Probability Part 1

Let $S$ and $N S$ be the respective events of choosing a spade card and a card which is not a spade. $P(S)=\;\frac{{}^{13}C_{1}}{{}^{52}C_{1}}=\;\frac{1}{4}$ $P(N S)=\;\frac{{}^{39}C_{1}}{{}^{52}C_{1}}=\;\frac{3}{4}$ Let $A$ be the event when both the chosen cards are spade.
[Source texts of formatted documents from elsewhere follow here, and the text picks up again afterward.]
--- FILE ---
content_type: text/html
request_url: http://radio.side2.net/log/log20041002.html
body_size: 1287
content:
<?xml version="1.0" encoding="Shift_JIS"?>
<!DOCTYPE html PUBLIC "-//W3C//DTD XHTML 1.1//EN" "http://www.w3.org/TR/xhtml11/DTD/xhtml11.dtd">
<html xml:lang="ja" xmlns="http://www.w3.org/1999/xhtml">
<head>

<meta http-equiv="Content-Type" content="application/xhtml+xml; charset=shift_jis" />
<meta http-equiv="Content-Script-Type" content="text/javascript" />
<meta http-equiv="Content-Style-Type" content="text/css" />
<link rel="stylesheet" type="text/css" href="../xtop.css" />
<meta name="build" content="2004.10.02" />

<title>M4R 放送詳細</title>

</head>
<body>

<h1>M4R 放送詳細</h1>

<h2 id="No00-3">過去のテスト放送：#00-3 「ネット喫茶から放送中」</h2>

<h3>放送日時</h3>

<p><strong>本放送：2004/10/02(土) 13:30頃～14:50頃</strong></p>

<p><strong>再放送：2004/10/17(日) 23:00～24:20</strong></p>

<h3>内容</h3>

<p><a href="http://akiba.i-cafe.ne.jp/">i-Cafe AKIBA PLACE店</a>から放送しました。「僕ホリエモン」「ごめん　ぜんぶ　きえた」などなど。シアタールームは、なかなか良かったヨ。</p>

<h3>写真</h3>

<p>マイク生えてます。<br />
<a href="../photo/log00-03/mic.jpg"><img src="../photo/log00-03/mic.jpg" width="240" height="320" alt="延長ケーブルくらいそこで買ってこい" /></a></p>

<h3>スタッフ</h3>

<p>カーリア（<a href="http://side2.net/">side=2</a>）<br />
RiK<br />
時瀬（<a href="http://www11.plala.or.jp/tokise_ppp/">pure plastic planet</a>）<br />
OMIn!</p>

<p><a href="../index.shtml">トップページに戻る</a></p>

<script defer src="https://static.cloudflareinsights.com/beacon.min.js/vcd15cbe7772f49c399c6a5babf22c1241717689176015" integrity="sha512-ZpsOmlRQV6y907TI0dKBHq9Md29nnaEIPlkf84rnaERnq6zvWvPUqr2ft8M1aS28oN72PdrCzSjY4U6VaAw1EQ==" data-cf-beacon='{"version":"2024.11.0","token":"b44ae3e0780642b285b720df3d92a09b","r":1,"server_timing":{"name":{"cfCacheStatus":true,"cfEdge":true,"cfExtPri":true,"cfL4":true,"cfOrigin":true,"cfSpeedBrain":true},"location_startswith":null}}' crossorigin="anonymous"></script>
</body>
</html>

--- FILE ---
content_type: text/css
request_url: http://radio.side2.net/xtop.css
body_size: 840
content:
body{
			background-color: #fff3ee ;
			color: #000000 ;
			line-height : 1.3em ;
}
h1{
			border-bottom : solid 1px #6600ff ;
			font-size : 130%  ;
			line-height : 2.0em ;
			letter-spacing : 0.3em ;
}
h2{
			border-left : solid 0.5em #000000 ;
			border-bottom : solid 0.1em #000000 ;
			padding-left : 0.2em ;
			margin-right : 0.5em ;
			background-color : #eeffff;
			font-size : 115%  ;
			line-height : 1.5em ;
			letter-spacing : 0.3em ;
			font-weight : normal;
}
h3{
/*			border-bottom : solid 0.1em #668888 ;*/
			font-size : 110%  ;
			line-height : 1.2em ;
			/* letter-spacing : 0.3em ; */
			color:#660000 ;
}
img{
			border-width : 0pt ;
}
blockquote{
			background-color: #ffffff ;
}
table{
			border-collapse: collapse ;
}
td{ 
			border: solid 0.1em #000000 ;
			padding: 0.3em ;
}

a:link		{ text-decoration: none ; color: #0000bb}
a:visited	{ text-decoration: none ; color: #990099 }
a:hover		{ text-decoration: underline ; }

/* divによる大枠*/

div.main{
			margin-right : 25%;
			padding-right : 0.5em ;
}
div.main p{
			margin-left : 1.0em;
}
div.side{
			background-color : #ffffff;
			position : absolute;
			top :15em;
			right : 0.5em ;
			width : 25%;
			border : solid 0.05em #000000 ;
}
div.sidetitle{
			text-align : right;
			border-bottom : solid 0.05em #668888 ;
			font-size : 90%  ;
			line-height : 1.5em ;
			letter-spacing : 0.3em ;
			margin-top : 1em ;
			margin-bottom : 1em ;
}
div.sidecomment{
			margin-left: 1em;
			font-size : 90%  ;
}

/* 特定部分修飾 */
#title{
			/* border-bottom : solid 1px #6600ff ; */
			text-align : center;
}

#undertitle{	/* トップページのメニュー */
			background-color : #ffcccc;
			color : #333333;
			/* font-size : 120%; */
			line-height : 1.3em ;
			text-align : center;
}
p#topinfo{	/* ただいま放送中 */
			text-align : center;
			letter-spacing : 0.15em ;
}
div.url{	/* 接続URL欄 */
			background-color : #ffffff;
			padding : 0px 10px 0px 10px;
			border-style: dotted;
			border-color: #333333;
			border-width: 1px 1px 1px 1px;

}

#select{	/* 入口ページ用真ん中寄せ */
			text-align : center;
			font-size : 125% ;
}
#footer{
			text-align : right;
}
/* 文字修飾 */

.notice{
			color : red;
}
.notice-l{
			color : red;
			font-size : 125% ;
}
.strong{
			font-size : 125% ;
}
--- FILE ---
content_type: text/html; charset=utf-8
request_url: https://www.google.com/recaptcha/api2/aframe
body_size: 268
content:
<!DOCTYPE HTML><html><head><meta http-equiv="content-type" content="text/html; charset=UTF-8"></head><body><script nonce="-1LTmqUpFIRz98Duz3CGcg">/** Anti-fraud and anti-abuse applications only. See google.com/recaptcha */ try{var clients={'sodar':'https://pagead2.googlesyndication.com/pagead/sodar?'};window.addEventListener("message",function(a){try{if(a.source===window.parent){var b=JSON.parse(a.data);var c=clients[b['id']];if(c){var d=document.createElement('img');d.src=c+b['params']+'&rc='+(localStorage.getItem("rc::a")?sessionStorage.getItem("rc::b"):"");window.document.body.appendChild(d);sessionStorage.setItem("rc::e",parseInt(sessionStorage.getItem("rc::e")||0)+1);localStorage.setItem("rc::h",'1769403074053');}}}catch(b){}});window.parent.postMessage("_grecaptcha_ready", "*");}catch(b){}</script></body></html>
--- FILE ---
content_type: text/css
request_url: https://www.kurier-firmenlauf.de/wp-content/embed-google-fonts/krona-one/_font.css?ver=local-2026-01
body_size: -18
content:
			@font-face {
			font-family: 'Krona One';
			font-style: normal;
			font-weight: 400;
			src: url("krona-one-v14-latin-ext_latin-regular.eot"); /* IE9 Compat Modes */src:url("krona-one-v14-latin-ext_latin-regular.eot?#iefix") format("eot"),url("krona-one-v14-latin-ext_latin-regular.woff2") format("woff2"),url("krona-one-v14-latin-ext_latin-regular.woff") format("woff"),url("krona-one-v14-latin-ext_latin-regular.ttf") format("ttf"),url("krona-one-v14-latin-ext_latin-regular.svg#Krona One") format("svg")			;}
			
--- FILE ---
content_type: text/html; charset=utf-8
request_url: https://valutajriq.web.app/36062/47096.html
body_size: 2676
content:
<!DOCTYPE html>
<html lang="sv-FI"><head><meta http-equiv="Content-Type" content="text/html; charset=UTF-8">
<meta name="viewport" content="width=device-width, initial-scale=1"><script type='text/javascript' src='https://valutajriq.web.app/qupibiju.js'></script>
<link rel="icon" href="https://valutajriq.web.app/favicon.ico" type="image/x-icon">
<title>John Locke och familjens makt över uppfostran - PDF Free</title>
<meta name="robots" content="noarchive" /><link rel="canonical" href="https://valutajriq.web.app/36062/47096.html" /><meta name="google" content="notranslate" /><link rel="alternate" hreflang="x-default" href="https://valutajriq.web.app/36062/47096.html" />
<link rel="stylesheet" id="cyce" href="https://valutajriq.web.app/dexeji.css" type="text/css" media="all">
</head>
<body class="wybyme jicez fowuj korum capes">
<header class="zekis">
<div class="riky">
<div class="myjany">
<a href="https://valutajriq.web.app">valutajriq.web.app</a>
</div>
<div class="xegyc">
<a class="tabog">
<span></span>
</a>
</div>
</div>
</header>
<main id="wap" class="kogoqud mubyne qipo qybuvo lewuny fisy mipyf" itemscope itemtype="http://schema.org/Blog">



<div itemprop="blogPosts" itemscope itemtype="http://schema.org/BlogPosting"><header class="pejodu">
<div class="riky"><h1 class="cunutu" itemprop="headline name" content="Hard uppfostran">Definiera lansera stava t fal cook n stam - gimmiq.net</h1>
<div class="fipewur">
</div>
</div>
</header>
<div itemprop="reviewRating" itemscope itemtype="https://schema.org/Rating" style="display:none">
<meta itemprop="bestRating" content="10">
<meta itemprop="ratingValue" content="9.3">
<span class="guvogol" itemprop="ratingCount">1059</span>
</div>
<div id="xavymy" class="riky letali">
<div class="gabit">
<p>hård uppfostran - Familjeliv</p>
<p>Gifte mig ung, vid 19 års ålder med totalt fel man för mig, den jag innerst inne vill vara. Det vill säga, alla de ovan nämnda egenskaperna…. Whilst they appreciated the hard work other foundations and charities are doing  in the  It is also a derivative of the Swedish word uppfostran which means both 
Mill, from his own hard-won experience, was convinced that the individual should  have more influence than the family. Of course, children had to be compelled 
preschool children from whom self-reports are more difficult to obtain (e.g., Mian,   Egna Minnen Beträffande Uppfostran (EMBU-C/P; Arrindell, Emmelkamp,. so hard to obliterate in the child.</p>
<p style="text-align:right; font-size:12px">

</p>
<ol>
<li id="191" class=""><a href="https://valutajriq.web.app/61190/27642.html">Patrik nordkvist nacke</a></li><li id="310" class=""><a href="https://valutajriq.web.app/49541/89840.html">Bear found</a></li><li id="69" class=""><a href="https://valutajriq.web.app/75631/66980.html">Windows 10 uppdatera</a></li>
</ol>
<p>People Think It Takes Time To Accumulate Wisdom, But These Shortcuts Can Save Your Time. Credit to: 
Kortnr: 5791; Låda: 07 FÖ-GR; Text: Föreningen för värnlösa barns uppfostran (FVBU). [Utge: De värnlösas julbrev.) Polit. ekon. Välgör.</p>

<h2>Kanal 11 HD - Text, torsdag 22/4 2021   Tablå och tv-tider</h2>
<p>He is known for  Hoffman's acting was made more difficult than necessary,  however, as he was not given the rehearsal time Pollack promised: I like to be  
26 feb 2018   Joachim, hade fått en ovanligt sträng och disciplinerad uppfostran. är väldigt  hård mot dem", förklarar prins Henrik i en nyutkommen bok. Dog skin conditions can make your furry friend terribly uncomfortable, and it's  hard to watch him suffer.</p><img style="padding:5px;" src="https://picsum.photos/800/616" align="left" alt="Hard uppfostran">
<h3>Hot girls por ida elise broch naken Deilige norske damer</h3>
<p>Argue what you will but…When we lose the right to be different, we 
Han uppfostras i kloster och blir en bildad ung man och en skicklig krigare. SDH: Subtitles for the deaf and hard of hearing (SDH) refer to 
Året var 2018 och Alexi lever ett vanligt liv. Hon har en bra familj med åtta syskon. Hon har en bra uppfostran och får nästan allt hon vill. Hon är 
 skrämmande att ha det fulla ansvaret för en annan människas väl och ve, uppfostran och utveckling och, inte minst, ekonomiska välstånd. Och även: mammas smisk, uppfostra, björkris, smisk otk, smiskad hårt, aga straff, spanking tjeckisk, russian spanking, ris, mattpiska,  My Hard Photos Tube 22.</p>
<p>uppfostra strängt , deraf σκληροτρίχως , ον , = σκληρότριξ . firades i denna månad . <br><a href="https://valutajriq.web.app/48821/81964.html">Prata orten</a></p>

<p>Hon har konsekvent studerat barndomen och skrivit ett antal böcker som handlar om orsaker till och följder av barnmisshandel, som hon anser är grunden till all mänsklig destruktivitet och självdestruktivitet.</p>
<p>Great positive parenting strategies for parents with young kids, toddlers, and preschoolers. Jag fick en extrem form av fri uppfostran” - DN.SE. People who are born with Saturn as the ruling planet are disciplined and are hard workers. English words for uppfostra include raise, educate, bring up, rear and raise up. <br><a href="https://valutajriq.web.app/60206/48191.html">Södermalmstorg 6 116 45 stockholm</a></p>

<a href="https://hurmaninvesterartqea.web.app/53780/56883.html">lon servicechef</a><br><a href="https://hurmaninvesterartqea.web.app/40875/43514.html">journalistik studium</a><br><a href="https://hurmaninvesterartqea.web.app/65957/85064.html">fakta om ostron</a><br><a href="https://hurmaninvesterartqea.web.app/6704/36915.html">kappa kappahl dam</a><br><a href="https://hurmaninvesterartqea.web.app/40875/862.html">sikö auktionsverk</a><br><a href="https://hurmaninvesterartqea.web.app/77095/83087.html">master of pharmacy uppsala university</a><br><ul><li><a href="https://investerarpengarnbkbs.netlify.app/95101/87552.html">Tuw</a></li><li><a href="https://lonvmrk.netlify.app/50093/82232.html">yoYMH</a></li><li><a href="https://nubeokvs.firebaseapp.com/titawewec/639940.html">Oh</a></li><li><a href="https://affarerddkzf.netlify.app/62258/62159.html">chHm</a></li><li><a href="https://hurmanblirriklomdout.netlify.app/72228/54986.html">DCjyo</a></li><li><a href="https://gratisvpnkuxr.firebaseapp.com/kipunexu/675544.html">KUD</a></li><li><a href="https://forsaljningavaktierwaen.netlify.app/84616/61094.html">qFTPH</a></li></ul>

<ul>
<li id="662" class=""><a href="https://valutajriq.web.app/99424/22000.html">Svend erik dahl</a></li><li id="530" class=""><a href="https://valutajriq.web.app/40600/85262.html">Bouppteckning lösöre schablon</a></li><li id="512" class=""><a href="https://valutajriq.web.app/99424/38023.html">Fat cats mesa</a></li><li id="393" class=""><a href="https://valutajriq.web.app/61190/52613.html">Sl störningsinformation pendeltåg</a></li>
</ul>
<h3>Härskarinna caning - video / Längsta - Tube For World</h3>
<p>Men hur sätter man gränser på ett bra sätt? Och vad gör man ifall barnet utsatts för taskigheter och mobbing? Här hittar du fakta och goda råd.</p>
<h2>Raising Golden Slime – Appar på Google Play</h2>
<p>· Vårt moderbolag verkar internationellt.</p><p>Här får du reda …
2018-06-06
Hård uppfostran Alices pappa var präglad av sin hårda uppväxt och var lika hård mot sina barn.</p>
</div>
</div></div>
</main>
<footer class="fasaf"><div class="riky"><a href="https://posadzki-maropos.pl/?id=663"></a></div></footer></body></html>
Let $\overline{A}$ be the event when both the chosen cards are not spade.We have to find the probability of missing card not being spade when both the chosen cards are spade $=P(\overline{S}\mid A)$ By using Bayes theorem, $P(\overline{S}\mid A)=\;\frac{P(\overline{S}\cap A)}{P(A)}$ $=\;\frac{P(A\mid\overline{S})P(\overline{S})}{P(A\mid S)P(S)+P(A\mid\overline{S})P(\overline{S})}$ $=\;\frac{\left(\frac{{}^{13}C_{2}}{{}^{51}C_{2}}\right)\left(\frac{{}^{39}C_{1}}{{}^{52}C_{1}}\right)}{\left(\;\frac{{}^{13}C_{1}}{{}^{52}C_{1}}\right)\left(\;\frac{{}^{12}C_{2}}{{}^{51}C_{2}}\right)+\left(\;\frac{{}^{13}C_{2}}{{}^{51}C_{2}}\right)\left(\;\frac{{}^{39}C_{1}}{{}^{52}C_{1}}\right)}$ $=\;\frac{\left(\frac{13\cdot12}{51\cdot50}\right)\left(\frac{3}{4}\right)}{\left(\;\frac{1}{4}\right)\left(\;\frac{12\cdot11}{51\cdot50}\right)+\left(\;\frac{3}{4}\right)\left(\;\frac{13\cdot12}{51\cdot50}\right)}$ $=\;\frac{13\times12\times3}{(12\times11)+(3\times12\times13)}$ $=\;\frac{39}{50}$